I got this honey online from The Bee Folks ( out of Mount Airy, MD. I've blogged about honey I've bought from them before (see Radish honey). They have a great website and sell LOTS of different kinds of honey (as well as other things related to honey and bees). It is a family affair that started in 1997 with two hives in their backyard and has now grown to 2 acres and a small business. If you are looking for quality honey that you may not be able to easily find elsewhere, I'd recommend them (I've never seen (American) bamboo, or meadowfoam honey anywhere else). Almond honey, not surprisingly, comes from almond tree flowers. According to Wiki, almond trees are part of the Prunus family- the same as peaches, plums and cherries but rather than have a fleshy fruit it has a a seed coat (the hull) containing the edible kernel (what we think of as the almond nut). Being part of the Prunus family the almond is not truly a nut at all, but a 'drupe', along with peaches, plums and cherries. A drupe is a fruit in which an outer fleshy part surrounds a shell (the pit) of hardened endocarp with a seed (kernel) inside; although for the almond you have to use your imagination a little for the fleshy fruit bit as mentioned above. So now you can impress you friends and family by using 'drupe' in a sentence ("Can't wait for the hot days of summer when drupes are at their peak ripeness.").
But back to almonds. There are two general types of almonds- sweet and bitter. Conveniently, sweet almonds often have white flowers and bitter almonds have pink flowers. What differs between sweet and bitter almonds is the amount of fixed oil and emulsion, and the presence of a ferment emulsion.
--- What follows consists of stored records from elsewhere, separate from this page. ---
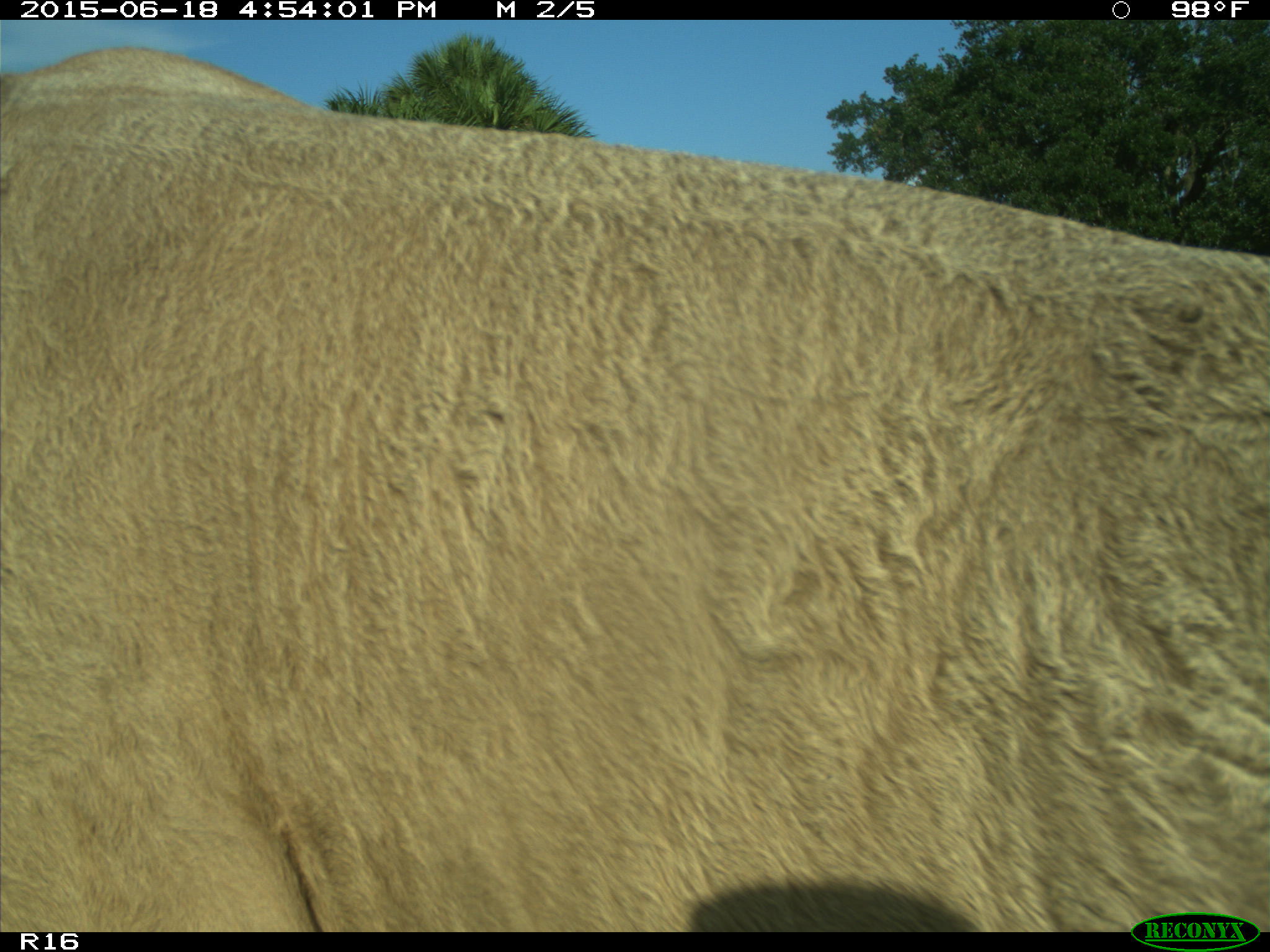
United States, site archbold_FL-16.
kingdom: Animalia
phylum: Chordata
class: Mammalia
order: Artiodactyla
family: Bovidae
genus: Bos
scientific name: Bos taurus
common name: domestic cow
Sweet almonds have a lot of fixed oil and emulsion and little/no ferment emulsion. The ferment emulsion of bitter almonds interacts with water and produces bensaldehyde (making the almond bitter) as well as cyanide (in the form of prussic acid, a.k.a. hydrogen cyanide) and other things. Extract of bitter almond, not surprisingly, can be deadly in large doses.
The almond tree is thought to be have originated in north Africa or southwest Asia, but since it has been cultivated in so many places for so long, its origins are obscure. Nowadays if you eat an almond, chances are it was grown in California. The Almond Board of California claims that 80% of the world's supply is grown in the state's central valley. They have a great website with all sorts of information (and recipes) about almonds: According to their site, Californian almond trees bloom in late February and early March and given the scale of the production, this must be truly a wonderful sight to see. Apparently almond trees are not self pollinating so bees are brought in for the job and they have a fairly narrow window of time to get the job done. The pollination of the California almond crop is touted as the largest annual managed pollination event in the world. According to Wiki, close to a million hives (nearly half of all beehives in the US) are trucked in to the almond groves, and this is all organized by pollination brokers who contract with migratory beekeepers. Being such an important crop for California they take all things almond very seriously, and track all things almond in the "Almond Almanac"- which is available as a pdf on the Almond Board's website. Cultivation of almonds goes way back. They were used in wedding ceremonies by the Romans in 100 AD (and are still used in France as wedding treats (dragees, or sugar coated almonds) to symbolize the bitter sweetness of life, and travelers on the silk road in 600 AD packed them for food along the way.
The almond honey I have (which was harvested in California) is a warm brown/orange/red color. I've had mine for a little bit so it has crystallized in large chunks. It has a mellow, slightly nutty flavor that becomes more pronounced, and then becomes a little bit like molasses and a little bit like caramel in the aftertaste. I can see why this honey might be a good choice for baking, especially if nuts are in the recipe. I think it would also be good in hot cereal or on hot buttered toast.